§ Source text

# moving to south africa



## tommymcc (Jul 16, 2010)

i'm just back in ireland having spent 5 weeks in south africa for the world cup. I loved my time there and would love to move back permanently, preferrably Johannesburg.

i have a degree in economics, but have been struggling to find a job in ireland or uk. i was told by a few people in south africa that it may be easier to find work over there with a degree.

over the past few days i've been searching for advice, and trying to find job vacancies but havent had much luck so far.

i was hoping for some advice in arranging a job ahead of a move over, or maybe the name of a good recruitment agency, or another site with more information.

any help, advice or information would be very much appreciated, and gratefully recieved,

Tommy


----------



## Cnf (Mar 17, 2010)

Trying to recall a couple of sites ... think a decent one was South Africa's #1 Job Site | CareerJunction | Better jobs. More often.


----------



## debsnmichael (May 10, 2010)

*Re employment*



tommymcc said:


> i'm just back in ireland having spent 5 weeks in south africa for the world cup. I loved my time there and would love to move back permanently, preferrably Johannesburg.
> 
> i have a degree in economics, but have been struggling to find a job in ireland or uk. i was told by a few people in south africa that it may be easier to find work over there with a degree.
> 
> ...


Hi we are moving over in september and we found the "HOMECOMING REVOLUTION" site to be very helpful with employment. We also attended a seminar at London where lots of employer attended also and interviews can be arranged on the spot, so give it a go, they are also on facebook and regurlarly adverise jobs in the joburg area, hope this helps, debs x


----------



## tommymcc (Jul 16, 2010)

thanks for the advice guys, im currently looking into both those sites, aswell as contacting recruitment agencies.

any more contributions would be equally welcomed and appreciated

tommy


----------



## marieannetta (Mar 22, 2010)

Also go onto all the bank sites - ABSA, FNB, Standard and Nedbank and the investment sites - Allan Gray, Coronation, RMB Asset Management.

They have career buttons and you can get a feel of what they are offering and how your qualification fits in. They usually want a BCom. The other point is ABSA Bank has Barclays as their major shareholder so they will be open to British Quals. Here's two financial recruitment agency links in SA.

Banking & Financial Markets Jobs, Vacancies & Recruitment - Michael Page International
Financial Accounting Recruitment Jobs Positions South Africa


----------



## BeautifulMystique (Mar 17, 2008)

marieannetta said:


> Also go onto all the bank sites - ABSA, FNB, Standard and Nedbank and the investment sites - Allan Gray, Coronation, RMB Asset Management.

§ Data excerpts
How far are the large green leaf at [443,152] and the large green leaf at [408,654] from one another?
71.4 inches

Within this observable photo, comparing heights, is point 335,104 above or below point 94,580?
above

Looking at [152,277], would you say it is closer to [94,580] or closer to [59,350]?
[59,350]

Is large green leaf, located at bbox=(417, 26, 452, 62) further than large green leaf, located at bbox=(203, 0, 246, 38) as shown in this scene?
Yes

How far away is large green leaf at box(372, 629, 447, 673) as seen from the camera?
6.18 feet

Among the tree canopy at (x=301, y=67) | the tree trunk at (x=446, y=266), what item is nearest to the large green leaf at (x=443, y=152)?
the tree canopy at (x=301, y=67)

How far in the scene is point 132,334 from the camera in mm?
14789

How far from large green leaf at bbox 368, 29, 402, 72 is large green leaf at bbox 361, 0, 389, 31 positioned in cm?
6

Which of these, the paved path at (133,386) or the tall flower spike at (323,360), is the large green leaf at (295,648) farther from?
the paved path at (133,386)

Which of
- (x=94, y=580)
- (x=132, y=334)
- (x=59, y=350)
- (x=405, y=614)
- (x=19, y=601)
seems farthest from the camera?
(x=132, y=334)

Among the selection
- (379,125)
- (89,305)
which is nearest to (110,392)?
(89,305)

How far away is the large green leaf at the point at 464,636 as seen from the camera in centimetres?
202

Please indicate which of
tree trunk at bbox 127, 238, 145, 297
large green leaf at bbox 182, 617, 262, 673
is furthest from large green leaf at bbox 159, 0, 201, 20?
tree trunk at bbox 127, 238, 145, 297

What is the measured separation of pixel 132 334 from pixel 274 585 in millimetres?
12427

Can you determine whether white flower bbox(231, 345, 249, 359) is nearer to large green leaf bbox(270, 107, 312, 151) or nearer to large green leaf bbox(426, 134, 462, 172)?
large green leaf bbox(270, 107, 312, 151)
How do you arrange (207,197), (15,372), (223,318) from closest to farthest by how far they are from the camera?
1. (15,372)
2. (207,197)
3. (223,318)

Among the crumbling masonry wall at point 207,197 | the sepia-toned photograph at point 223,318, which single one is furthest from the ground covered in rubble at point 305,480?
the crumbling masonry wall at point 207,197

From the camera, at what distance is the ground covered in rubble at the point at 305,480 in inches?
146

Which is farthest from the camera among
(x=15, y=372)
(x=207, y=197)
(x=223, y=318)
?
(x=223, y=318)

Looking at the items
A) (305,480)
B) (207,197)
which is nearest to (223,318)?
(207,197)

§ Objective
Continue the forum thread on moving to South Africa, picking up right after its final line.

§ Answer for the task
> 
> They have career buttons and you can get a feel of what they are offering and how your qualification fits in. They usually want a BCom. The other point is ABSA Bank has Barclays as their major shareholder so they will be open to British Quals. Here's two financial recruitment agency links in SA.
> 
> ...


Good post over all from everyone.

The best is to get to Joburg when you have enough savings. I'm in Cape Town and over here, groceries are pretty pricey but thank God, I had a lot of savings so I am doing well and I am very lucky to have a job within 3 weeks of being here.

I stayed in a guest house for the first 2 weeks and that alone cost quite a lot and then food is also pricey (as comparison to back home ) but damn, they are huge portions (for me, anyway!) so in a way, that is a good thing. Over here I can get a decent place to live in about R2300 for a 2 bedroom flat. That is good enough for me for now as I have plans to move elsewhere later on to a bigger place.

In any case, I am sure others here have better experience but if you need more info, perhaps I can help you out as my best friend of high school is now living in Joburg. I will PM you my email address as I am hardly on this forum. Busy exploring Cape Town!! :clap2:


----------



## BeautifulMystique (Mar 17, 2008)

Woops, I forgot that you're new and I am unable to send you a PM. Anyway, let me know if I can be of any help to you. I will check on the forum from time to time.

Cheers!


----------



## sbender (Apr 13, 2010)

BeautifulMystique said:


> Good post over all from everyone.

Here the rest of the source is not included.